Your objective: Your task is to reproduce the entries below word for word.

Exercise input:
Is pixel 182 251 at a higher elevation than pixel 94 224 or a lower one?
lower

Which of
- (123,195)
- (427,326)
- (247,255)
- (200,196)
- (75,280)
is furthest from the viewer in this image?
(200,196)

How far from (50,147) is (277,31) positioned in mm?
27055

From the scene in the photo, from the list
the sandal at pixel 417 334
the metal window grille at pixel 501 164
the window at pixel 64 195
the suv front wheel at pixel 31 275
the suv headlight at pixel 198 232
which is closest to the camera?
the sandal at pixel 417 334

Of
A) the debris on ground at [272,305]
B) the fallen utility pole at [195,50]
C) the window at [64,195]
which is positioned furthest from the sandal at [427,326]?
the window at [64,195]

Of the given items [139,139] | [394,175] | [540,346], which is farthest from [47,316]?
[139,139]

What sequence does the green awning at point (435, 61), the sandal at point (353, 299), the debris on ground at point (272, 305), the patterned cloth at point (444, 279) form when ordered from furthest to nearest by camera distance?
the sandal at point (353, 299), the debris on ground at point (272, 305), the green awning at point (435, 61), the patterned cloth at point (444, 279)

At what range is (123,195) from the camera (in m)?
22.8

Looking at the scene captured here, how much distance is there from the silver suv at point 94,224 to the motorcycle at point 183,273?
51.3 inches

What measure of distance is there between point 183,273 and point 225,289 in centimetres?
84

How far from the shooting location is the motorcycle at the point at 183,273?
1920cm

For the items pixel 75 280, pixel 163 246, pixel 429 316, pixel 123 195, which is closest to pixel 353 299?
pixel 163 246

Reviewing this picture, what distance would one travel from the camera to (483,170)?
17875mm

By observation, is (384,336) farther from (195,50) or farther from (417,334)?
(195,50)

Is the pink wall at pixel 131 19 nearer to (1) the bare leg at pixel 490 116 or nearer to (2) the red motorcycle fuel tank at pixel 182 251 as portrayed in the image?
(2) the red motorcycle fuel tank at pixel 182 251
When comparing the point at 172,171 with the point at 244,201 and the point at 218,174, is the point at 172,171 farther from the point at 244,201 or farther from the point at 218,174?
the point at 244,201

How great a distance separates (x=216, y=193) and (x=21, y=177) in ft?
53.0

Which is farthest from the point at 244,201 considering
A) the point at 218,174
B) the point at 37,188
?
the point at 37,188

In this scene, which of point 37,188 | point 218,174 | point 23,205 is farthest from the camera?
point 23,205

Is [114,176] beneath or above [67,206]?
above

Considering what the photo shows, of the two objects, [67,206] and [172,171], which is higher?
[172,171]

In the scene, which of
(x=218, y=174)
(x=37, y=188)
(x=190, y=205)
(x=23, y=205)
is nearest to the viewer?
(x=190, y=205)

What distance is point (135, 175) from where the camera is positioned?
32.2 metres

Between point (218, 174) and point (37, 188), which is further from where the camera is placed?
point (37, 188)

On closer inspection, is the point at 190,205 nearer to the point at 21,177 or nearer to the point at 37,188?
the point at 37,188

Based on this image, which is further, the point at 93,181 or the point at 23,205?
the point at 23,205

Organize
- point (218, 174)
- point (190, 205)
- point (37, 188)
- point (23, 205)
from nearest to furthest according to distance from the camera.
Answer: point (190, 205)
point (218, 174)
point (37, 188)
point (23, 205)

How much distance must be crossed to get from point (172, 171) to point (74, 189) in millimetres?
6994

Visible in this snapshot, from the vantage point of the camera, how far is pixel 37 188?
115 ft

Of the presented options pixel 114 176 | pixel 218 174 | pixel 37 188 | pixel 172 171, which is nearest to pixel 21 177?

Reply to the task:
Is pixel 182 251 at a higher elevation than pixel 94 224 or a lower one?
lower

Which of
- (123,195)
- (427,326)
- (247,255)
- (200,196)
- (75,280)
is furthest from the viewer in this image?
(200,196)

How far from (50,147) is (277,31) positioned in mm?
27055

From the scene in the photo, from the list
the sandal at pixel 417 334
the metal window grille at pixel 501 164
the window at pixel 64 195
the suv front wheel at pixel 31 275
the suv headlight at pixel 198 232
which is closest to the camera?
the sandal at pixel 417 334

Of
A) the debris on ground at [272,305]
B) the fallen utility pole at [195,50]
C) the window at [64,195]
which is positioned furthest from the sandal at [427,326]?
the window at [64,195]

Of the given items [139,139] | [394,175] | [540,346], which is farthest from [47,316]?
[139,139]

What sequence does the green awning at point (435, 61), the sandal at point (353, 299), the debris on ground at point (272, 305), the patterned cloth at point (444, 279) form when ordered from furthest to nearest by camera distance?
the sandal at point (353, 299), the debris on ground at point (272, 305), the green awning at point (435, 61), the patterned cloth at point (444, 279)

At what range is (123,195) from the camera (in m)?
22.8

Looking at the scene captured here, how much distance is there from the silver suv at point 94,224 to the motorcycle at point 183,273?
51.3 inches

What measure of distance is there between point 183,273 and point 225,289 in centimetres?
84

How far from the shooting location is the motorcycle at the point at 183,273?
1920cm

For the items pixel 75 280, pixel 163 246, pixel 429 316, pixel 123 195, which is closest to pixel 353 299?
pixel 163 246

Reviewing this picture, what distance would one travel from the camera to (483,170)?
17875mm

By observation, is (384,336) farther from (195,50) or farther from (417,334)?
(195,50)

Is the pink wall at pixel 131 19 nearer to (1) the bare leg at pixel 490 116 or nearer to (2) the red motorcycle fuel tank at pixel 182 251 as portrayed in the image?
(2) the red motorcycle fuel tank at pixel 182 251
When comparing the point at 172,171 with the point at 244,201 and the point at 218,174, is the point at 172,171 farther from the point at 244,201 or farther from the point at 218,174?
the point at 244,201

How great a distance separates (x=216, y=193) and (x=21, y=177) in ft?
53.0

Which is farthest from the point at 244,201 considering
A) the point at 218,174
B) the point at 37,188
?
the point at 37,188

In this scene, which of point 37,188 | point 218,174 | point 23,205 is farthest from the camera?
point 23,205

Is [114,176] beneath or above [67,206]?
above

Considering what the photo shows, of the two objects, [67,206] and [172,171], which is higher?
[172,171]

In the scene, which of
(x=218, y=174)
(x=37, y=188)
(x=190, y=205)
(x=23, y=205)
is nearest to the viewer?
(x=190, y=205)

What distance is point (135, 175) from where the camera is positioned?
32.2 metres

Between point (218, 174) and point (37, 188), which is further from where the camera is placed?
point (37, 188)

On closer inspection, is the point at 190,205 nearer to the point at 21,177 or nearer to the point at 37,188?
the point at 37,188

Based on this image, which is further, the point at 93,181 or the point at 23,205?
the point at 23,205

Organize
- point (218, 174)
- point (190, 205)
- point (37, 188)
- point (23, 205)
from nearest to furthest according to distance from the camera.
Answer: point (190, 205)
point (218, 174)
point (37, 188)
point (23, 205)

How much distance must be crossed to get from point (172, 171) to point (74, 189) in millimetres?
6994

Visible in this snapshot, from the vantage point of the camera, how far is pixel 37 188?
115 ft

Of the presented options pixel 114 176 | pixel 218 174 | pixel 37 188 | pixel 172 171, which is nearest to pixel 21 177?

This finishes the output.